When the line containing "family: Dasypodidae" appears in the data below, begin copying there and stop only after the line containing "category: unidentified bird".

[Input records — start]

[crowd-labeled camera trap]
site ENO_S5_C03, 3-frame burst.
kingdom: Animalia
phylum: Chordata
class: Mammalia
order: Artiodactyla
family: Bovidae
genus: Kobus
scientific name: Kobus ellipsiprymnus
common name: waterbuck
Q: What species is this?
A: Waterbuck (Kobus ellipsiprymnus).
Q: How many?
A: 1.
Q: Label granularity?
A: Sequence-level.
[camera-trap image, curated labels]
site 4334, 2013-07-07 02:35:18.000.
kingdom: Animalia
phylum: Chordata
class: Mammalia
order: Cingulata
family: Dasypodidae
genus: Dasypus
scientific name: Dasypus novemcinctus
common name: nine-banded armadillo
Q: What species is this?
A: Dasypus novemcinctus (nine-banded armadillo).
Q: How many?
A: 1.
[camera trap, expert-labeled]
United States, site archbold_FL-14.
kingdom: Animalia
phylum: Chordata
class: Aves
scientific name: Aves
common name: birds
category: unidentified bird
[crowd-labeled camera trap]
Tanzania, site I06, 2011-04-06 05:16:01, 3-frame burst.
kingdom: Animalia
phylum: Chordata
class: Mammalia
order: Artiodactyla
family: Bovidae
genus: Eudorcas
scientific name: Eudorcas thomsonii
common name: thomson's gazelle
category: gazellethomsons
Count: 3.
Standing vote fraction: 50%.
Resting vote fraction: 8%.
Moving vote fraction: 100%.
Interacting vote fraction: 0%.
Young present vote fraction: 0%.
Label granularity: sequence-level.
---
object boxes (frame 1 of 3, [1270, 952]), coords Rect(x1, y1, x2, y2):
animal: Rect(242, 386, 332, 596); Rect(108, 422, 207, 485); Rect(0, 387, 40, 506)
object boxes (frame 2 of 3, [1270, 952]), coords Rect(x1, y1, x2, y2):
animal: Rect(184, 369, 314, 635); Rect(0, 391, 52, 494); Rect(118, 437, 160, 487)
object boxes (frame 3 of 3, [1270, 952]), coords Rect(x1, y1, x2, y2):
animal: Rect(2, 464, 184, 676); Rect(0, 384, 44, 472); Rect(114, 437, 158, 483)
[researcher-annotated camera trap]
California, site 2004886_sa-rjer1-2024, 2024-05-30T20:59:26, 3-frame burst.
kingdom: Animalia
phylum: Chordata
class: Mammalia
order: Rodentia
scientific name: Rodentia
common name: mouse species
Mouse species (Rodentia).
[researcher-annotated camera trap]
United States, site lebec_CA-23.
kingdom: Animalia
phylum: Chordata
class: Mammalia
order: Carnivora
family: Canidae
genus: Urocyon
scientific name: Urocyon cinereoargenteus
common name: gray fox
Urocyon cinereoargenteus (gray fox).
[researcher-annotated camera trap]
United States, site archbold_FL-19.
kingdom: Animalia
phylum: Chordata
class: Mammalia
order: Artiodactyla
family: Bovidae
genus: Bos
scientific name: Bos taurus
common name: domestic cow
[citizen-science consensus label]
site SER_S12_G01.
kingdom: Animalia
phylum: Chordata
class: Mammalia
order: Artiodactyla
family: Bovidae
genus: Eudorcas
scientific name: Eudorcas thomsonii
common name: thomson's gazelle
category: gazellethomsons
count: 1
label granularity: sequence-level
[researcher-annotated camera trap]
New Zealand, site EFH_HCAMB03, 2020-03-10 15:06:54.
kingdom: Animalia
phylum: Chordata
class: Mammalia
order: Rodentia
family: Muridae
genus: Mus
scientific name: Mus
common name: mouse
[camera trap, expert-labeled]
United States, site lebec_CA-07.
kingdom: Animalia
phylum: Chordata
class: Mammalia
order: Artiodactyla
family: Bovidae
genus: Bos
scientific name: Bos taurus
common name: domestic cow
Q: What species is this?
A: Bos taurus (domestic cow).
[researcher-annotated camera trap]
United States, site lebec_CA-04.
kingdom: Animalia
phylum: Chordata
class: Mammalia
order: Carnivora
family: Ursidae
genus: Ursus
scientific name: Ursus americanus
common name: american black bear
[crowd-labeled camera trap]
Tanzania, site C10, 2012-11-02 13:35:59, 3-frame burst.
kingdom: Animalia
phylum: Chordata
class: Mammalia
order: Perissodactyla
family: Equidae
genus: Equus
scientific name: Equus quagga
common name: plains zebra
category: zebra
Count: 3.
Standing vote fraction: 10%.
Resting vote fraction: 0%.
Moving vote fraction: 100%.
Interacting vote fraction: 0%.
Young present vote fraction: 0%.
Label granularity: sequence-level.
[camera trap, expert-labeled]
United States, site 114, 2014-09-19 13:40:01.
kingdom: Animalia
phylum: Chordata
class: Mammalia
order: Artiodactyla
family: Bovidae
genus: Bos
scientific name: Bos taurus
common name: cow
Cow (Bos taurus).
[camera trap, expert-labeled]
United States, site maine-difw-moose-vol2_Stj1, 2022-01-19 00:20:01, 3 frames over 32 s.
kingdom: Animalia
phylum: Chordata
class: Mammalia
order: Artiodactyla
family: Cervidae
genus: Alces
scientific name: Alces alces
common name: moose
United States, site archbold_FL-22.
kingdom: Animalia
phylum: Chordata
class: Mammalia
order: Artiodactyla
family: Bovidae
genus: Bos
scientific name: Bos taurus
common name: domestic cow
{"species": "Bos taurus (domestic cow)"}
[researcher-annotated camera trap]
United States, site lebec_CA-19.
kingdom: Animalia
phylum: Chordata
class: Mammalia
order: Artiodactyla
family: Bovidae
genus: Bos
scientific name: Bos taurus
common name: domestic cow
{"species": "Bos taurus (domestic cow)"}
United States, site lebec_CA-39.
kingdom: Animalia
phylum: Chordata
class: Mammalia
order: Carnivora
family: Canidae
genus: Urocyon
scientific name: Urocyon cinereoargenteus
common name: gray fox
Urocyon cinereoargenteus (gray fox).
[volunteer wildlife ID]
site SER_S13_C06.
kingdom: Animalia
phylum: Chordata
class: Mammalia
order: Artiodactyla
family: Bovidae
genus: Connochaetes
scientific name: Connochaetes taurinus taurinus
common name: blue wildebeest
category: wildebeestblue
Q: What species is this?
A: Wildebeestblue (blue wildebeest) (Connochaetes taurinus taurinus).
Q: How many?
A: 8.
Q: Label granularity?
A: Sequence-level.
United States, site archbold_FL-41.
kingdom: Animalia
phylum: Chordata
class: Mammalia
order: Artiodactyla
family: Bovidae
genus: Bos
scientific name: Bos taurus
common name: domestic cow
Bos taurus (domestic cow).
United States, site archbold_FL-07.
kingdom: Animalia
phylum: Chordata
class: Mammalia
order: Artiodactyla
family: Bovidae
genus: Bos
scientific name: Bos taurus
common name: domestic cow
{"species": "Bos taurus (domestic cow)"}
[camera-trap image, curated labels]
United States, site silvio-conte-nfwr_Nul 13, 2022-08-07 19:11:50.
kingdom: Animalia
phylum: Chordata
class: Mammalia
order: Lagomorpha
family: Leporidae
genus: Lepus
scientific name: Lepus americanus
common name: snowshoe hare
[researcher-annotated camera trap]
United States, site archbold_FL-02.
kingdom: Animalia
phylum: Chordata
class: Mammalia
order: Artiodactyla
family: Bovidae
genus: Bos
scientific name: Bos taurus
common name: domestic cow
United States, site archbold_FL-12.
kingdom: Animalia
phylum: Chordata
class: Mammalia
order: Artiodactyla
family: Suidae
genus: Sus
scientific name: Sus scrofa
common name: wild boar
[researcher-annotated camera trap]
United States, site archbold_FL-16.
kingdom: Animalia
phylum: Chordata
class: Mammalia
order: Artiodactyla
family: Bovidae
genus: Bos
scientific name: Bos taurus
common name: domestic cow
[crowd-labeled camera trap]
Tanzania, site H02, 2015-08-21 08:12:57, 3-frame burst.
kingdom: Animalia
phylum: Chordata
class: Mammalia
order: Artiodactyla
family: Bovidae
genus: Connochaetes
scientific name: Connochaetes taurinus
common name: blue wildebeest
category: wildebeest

[Input records — finish]

▶ Exercise output
family: Dasypodidae
genus: Dasypus
scientific name: Dasypus novemcinctus
common name: nine-banded armadillo
Q: What species is this?
A: Dasypus novemcinctus (nine-banded armadillo).
Q: How many?
A: 1.
[camera trap, expert-labeled]
United States, site archbold_FL-14.
kingdom: Animalia
phylum: Chordata
class: Aves
scientific name: Aves
common name: birds
category: unidentified bird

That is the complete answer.